Union: Meridian Health revising social-media policy to protect nurses' rights

Two New Jersey hospitals revised a strict social-media policy that could have had nurses in hot water for writing Facebook posts that support the nurses' union during contract negotiations, NJ.com reported.

The contract with Meridian Health-owned Southern Ocean Medical Center and Jersey Shore University Medical Center has since been ratified. But during negotiations, nurses were told by their managers that Meridian's social-media policy prohibited posting anything about the healthcare system on social-media sites, according to Bridget Devane, public policy director for the union.

In October the union filed a complaint with the National Labor Relations Board, according to the article, contending that the policy violated nurses' rights. The complaint was withdrawn last week as part of the ratification of the new contract; Devane said Meridian also agreed to revise its policy.

She said the union agrees that social-media policies need to protect patients' rights, but shouldn't be so "broad and vague that union activity could be disciplined."

James Cooney, a labor arbitrator and a professor at Rutgers University's School of Management and Labor Relations, said workers have a right to discuss workplace conditions, policies and complaints, whether online or a more traditional forum, according to the article. At the same time, complaints about supervisors, individual situations, customers (or patients) aren't federally protected, he said.

Determining exactly what type of posts violate patients' rights can be a tricky proposition as well.

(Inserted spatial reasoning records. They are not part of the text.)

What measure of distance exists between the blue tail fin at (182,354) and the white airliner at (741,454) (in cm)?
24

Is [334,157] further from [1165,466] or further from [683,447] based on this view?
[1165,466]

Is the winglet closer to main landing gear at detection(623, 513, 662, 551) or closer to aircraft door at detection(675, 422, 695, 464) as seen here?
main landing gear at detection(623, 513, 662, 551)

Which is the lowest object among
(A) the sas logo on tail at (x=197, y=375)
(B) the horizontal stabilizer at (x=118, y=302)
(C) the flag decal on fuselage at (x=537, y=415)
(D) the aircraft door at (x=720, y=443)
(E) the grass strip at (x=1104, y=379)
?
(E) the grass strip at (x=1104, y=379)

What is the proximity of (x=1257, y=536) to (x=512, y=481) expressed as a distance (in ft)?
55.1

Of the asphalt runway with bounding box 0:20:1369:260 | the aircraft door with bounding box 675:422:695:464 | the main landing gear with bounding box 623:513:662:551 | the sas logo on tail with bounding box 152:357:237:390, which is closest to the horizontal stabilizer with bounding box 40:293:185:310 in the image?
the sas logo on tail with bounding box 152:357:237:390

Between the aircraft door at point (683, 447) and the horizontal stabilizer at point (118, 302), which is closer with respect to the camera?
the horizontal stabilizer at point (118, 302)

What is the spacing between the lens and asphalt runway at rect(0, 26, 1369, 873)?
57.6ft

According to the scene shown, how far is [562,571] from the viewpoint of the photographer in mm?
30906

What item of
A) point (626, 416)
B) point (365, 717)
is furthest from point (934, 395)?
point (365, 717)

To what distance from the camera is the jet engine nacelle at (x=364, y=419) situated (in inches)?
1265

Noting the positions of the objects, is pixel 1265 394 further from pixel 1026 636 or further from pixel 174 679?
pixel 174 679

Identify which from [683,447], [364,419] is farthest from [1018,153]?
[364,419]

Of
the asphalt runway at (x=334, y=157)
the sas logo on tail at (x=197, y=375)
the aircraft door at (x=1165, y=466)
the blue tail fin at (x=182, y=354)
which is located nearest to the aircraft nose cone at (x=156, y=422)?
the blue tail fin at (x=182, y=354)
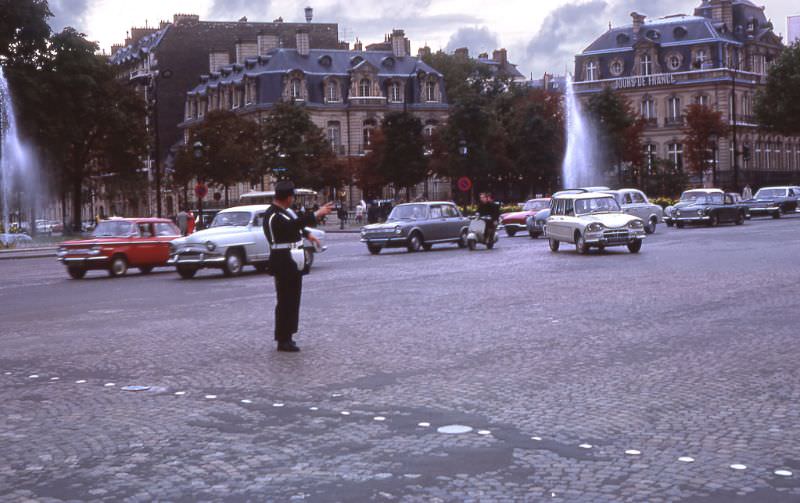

A 2012 survey found that about 30 percent of state medical boards reported complaints of "online violations of patient confidentiality," FierceHealthcare previously reported.

Last year a nurse at New York Presbyterian Hospital was fired after posting an Instagram photo of an empty trauma room where medical teams had treated a man hit by a subway train. The nurse said she was told she hadn't violated the Health Insurance Portability and Accountability Act, but that her post was insensitive. Other cases are more blatant, such as the emergency doctor at Chicago's Northwestern Memorial Hospital who posted photos of a model admitted after consuming too much alcohol.